━━━━━ Selected extract ━━━━━

Perspectives in Animal Phylogeny and Evolution

  • Alessandro Minelli
Oxford University Press: 2008. 336 pp. $70, $34.95 9780198566212 | ISBN: 978-0-1985-6621-2

Reading Perspectives in Animal Phylogeny and Evolution is like visiting a Michelin-starred restaurant where you are served an appetizer of a plate of chips, followed by a refined main course that, to your surprise, is accompanied by the chef's apologies for its distinctive flavour. You might save your appetite for the main dish by sampling the chips sparingly, or transfer them to a doggy bag for later consumption. I recommend a similar strategy for reading this book.

Even the tiniest mite can reveal clues about body patterning and evolution. Credit: S. GSCHMEISSNER/SPL

Alessandro Minelli's starter consists of six introductory chapters that sketch out the field of animal phylogenetics, the study of the evolutionary genealogy of animals. The material provides context for our quest to understand animal evolution, which is explored in the last three chapters. A shorter starter, however, would have left more room for the genuine insights that come later.

━━━━━ Data block ━━━━━

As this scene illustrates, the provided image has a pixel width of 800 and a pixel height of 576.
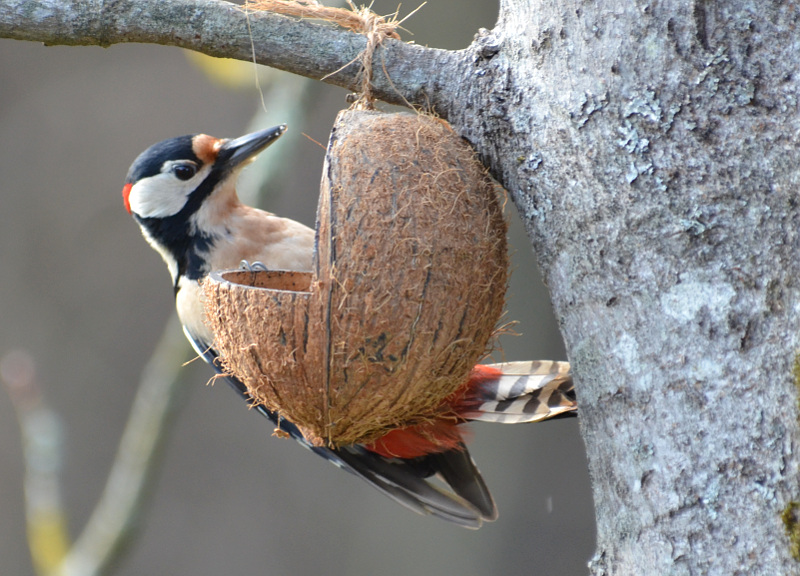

━━━━━

Pick up the book review of Perspectives in Animal Phylogeny and Evolution after its last sentence and continue it. The material plays no part in this exercise.

Minelli manages reasonably well the difficult task of capturing the ever-shifting structure of the phylogenetic froth that bubbles up continually in the literature. Aware of the short lives of many hypotheses, Minelli to his credit avoids some obvious 'Nonsensozoa' clades and limits his selection to well-supported phylogenetic groupings, such as Ecdysozoa (including arthropods and nematodes) and Lophotrochozoa (including phyla such as molluscs and segmented worms).

The book is a celebration of the intellectual puzzles posed by the wonderful diversity of animals.

Although Minelli claims to discuss alternative and conflicting phylogenetic hypotheses, he lists them with few critical remarks. He includes some that are without merit, such as the Vermizoa hypothesis, in which nemertean and annelid worms were thought to belong to sister taxa because of a misunderstanding of the structure of their blood vessels. Such dead or dying bits of phylogenetic shrubbery might have been pruned. Readers would have benefited from more thorough discussions in the light of recent molecular and morphological data.

One shouldn't judge a Michelin-star chef too harshly for his chips, however, and the main course is vintage Minelli. The final sections on the evolution of animal body plans contain many arresting insights that arise out of his distinctive evolutionary perspective and encyclopaedic knowledge of the zoological literature. Even though he introduces these chapters apologetically as expressing his “personal and sometimes idiosyncratic views”, it is this that makes them so inspiring.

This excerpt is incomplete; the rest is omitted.